A
sim al-Bashir strode along the sand-toned carpet, which was patterned in curling arcs such as the wind would stir on the desert floor. Golden replicas of graceful palm trees lined the corridor of the Sheik Rashid terminal. Tourists and pilgrims thronged the duty-free shops where goods from all over the world were on display for the avid travelers. Al-Bashir disdained the merchants and buyers alike. Beyond the terminal’s windows he could see the garish skyline of high-rise office towers and hotels, including the thirty-story-high sail shape of the Burj al Arab Hotel. Western ostentation, he sneered inwardly. Instead of resisting the West’s garish culture, they imitate it and even exceed it.

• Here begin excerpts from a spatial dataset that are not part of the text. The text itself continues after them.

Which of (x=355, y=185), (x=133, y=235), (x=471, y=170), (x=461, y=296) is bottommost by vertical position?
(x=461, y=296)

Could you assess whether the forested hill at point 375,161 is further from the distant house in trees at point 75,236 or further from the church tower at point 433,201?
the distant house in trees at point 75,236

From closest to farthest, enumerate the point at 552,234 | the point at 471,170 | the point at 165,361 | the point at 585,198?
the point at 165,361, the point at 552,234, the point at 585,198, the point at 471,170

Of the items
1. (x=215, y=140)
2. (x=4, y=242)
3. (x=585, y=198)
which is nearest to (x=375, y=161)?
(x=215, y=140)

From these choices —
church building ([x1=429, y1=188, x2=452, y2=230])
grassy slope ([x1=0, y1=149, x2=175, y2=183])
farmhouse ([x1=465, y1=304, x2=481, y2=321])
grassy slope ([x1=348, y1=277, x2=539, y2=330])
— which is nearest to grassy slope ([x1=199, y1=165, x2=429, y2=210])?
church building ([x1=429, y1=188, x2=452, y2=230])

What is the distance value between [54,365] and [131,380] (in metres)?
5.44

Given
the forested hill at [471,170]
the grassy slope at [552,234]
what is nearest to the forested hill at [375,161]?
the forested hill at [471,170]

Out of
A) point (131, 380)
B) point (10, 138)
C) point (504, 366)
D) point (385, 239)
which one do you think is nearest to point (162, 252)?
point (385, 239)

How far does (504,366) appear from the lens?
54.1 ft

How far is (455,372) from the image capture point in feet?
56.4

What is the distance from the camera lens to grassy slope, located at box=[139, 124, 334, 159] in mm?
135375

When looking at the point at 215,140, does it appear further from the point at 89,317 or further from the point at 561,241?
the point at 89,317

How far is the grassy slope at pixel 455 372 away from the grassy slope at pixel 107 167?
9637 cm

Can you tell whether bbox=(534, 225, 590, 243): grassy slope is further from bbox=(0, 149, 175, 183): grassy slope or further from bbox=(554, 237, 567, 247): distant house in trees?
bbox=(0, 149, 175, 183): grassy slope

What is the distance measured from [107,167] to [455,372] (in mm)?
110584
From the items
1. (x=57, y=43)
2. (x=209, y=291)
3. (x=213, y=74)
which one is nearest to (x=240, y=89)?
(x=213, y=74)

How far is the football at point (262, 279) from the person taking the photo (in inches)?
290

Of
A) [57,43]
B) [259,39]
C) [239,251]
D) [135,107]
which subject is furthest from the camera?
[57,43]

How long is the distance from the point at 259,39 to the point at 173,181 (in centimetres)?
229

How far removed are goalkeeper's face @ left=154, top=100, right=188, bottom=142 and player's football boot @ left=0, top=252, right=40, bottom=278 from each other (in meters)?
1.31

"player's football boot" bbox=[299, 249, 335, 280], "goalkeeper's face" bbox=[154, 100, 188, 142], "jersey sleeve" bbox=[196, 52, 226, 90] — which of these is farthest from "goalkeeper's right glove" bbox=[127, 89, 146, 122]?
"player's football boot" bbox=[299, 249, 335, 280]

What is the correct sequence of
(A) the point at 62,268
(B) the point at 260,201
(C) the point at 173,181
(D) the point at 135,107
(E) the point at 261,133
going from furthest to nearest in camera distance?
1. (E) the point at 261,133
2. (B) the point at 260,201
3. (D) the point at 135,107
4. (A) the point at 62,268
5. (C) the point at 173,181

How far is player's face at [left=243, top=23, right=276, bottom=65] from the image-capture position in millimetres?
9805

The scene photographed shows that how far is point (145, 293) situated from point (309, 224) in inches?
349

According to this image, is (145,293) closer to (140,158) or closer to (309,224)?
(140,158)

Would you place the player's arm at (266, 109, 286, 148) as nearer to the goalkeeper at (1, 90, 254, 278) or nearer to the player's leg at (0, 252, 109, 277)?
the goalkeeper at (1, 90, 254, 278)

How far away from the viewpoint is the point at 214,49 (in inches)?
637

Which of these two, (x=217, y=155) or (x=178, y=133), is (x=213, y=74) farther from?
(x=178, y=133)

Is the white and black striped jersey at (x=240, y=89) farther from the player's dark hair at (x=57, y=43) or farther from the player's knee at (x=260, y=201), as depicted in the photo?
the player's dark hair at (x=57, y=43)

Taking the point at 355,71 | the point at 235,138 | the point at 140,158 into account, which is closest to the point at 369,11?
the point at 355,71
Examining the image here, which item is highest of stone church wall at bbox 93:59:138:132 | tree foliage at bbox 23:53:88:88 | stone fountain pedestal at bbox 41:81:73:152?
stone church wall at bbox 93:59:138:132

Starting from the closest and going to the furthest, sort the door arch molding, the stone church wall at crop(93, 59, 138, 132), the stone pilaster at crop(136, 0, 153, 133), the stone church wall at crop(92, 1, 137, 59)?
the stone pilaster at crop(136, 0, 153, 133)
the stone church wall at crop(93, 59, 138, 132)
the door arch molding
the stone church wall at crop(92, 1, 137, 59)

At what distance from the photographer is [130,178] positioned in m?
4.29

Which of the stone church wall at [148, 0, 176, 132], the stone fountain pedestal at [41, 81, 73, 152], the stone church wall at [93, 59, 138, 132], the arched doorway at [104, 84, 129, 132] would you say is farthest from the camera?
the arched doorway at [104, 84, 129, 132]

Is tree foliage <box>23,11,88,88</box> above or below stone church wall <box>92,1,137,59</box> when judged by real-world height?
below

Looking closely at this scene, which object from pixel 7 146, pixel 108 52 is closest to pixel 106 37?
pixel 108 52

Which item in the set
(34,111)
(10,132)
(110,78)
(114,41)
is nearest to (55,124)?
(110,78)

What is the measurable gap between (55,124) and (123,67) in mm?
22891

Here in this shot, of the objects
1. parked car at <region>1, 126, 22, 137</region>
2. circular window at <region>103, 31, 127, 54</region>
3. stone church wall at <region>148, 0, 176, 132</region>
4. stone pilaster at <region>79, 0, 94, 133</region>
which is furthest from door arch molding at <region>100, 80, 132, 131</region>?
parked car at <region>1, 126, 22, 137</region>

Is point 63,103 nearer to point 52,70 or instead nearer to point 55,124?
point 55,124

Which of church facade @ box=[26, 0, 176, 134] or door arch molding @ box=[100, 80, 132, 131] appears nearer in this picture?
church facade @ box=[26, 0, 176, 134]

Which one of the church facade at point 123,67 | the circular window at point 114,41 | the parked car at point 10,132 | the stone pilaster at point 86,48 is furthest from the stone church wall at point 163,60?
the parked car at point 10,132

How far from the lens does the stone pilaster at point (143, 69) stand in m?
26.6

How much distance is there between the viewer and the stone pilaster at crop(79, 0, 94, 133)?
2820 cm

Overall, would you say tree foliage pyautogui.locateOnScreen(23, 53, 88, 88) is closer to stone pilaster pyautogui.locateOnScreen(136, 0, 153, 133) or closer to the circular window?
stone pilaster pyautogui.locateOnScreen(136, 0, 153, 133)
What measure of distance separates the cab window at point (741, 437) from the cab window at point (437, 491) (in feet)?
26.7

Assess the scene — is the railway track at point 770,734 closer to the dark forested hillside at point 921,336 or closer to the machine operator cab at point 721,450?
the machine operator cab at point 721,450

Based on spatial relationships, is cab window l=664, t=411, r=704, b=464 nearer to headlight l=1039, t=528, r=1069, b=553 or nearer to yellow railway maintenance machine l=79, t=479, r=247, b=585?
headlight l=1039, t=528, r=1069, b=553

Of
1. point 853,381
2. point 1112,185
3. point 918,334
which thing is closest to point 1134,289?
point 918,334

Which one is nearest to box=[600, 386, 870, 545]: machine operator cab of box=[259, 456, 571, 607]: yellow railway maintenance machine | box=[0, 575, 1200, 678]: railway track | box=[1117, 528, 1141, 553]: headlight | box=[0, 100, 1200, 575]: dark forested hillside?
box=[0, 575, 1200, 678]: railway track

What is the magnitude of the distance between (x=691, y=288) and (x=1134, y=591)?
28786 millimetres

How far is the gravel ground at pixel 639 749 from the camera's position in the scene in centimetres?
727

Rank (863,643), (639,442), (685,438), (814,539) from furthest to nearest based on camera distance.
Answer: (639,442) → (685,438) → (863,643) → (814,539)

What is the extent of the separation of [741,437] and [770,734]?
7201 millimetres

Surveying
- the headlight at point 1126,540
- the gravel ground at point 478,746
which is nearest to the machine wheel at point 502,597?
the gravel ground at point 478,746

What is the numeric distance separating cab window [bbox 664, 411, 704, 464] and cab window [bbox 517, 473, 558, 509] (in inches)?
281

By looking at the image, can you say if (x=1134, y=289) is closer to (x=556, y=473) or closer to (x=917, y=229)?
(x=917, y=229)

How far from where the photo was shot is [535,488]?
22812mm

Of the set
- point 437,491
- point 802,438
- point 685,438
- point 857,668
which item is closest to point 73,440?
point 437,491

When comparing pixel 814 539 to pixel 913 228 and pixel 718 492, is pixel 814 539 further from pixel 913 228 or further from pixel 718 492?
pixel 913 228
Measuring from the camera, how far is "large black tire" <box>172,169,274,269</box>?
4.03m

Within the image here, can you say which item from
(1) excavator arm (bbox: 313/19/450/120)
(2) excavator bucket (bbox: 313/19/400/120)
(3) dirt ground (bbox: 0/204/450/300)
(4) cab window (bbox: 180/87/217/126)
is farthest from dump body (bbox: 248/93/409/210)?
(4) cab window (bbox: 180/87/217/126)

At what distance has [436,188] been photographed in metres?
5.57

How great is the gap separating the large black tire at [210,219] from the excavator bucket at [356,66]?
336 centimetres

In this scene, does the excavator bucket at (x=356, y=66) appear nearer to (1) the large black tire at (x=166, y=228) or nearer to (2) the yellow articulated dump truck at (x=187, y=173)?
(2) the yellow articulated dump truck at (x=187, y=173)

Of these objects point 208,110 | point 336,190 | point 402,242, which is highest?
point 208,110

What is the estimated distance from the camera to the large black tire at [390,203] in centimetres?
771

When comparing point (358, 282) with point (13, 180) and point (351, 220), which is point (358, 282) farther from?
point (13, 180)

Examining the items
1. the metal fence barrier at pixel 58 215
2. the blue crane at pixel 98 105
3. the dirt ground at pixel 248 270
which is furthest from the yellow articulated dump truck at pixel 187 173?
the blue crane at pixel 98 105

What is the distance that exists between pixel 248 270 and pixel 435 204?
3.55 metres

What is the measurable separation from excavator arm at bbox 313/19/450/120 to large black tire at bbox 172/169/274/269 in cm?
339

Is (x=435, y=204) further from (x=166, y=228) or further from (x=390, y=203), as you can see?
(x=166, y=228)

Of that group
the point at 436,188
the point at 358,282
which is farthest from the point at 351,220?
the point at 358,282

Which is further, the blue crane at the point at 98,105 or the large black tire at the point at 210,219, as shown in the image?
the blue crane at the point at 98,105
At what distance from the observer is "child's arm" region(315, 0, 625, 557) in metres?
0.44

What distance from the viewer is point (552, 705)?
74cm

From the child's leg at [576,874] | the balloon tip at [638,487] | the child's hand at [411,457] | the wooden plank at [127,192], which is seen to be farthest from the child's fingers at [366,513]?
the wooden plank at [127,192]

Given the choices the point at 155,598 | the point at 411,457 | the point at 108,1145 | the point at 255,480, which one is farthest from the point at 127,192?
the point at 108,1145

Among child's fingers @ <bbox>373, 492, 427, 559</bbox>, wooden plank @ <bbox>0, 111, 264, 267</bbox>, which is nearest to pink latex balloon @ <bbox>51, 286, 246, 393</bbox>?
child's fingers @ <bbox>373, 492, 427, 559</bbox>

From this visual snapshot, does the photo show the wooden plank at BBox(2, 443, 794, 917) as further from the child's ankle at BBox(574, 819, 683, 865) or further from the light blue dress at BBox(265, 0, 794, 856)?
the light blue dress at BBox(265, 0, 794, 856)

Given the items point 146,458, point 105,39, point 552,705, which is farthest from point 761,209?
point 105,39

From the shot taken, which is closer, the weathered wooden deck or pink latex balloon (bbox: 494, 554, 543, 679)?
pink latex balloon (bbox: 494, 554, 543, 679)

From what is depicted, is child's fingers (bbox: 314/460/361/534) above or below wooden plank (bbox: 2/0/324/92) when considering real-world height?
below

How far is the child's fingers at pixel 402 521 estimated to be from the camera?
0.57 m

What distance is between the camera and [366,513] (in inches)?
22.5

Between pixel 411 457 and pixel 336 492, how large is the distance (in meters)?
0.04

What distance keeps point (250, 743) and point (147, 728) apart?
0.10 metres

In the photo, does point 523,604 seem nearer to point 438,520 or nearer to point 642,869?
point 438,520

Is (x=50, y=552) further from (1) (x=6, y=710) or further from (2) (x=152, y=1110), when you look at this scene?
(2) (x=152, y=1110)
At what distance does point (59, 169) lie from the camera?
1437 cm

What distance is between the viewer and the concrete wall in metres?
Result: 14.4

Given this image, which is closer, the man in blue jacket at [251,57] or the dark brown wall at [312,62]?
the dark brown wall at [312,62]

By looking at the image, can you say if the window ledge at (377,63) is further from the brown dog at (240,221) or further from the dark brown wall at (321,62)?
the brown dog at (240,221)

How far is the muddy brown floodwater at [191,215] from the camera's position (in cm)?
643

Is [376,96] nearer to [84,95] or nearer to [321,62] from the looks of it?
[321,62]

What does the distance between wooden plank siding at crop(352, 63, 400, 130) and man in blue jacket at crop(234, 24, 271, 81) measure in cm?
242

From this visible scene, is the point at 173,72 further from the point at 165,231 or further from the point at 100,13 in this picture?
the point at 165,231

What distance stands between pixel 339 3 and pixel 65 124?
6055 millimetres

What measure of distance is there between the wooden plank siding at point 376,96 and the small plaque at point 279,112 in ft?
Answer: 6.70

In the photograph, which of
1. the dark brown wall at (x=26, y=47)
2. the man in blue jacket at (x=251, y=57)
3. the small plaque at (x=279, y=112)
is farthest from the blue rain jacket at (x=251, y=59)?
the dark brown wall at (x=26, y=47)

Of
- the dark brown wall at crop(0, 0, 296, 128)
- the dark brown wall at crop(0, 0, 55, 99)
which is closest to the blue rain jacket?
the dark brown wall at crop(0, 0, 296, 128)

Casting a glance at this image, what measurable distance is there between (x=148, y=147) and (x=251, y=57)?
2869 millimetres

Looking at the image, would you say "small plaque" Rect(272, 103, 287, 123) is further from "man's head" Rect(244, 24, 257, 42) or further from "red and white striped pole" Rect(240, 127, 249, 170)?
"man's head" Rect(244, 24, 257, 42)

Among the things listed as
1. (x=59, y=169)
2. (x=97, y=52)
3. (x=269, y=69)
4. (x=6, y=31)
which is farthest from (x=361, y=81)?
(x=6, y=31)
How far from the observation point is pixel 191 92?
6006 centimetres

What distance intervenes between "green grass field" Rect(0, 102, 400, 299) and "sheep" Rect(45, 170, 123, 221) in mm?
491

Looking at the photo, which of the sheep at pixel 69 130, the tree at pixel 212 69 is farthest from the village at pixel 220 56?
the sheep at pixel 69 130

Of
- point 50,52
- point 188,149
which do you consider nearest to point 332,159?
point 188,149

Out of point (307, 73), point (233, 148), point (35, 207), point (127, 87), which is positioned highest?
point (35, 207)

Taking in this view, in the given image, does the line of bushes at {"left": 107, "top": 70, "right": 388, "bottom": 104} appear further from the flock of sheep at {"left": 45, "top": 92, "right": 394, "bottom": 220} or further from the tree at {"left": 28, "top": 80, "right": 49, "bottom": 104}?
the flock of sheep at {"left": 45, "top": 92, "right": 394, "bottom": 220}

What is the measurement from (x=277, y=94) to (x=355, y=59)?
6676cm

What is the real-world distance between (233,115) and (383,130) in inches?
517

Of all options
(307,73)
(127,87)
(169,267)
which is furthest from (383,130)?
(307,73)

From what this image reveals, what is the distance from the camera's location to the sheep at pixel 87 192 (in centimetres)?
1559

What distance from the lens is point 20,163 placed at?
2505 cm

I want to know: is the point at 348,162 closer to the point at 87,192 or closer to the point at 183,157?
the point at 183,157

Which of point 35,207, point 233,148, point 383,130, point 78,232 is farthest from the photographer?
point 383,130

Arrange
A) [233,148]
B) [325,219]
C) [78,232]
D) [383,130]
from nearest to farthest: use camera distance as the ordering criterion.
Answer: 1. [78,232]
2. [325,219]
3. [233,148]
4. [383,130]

When he entered the private lounge that had been reserved for him, the Egyptian was already there, looking distinctly morose in his poorly fitted white linen suit. Al-Bashir himself wore a hand-tailored silk suit of royal blue.
No, al-Bashir decided, the Egyptian is not depressed; he’s apprehensive, fearful. This business of the power satellite is beyond his capacity.
Al-Bashir had bowed to The Nine’s wish for a face-to-face meeting between the two men; the Egyptian had insisted it be in a location in the Moslem Middle East, where they would be relatively safe. Relatively, al-Bashir thought, with a thin smile. The United States Army occupied Dubai and the other Emirates; despite occasional suicide bombings the Americans were tightening their stranglehold on the Gulf. Well, that will change soon enough, al-Bashir thought.
The Egyptian sat with his back to the window and its view of the skyline while a uniformed airline employee poured coffee for the two men and then made his quiet departure.
“You seem apprehensive, my brother,” al-Bashir said to the Egyptian.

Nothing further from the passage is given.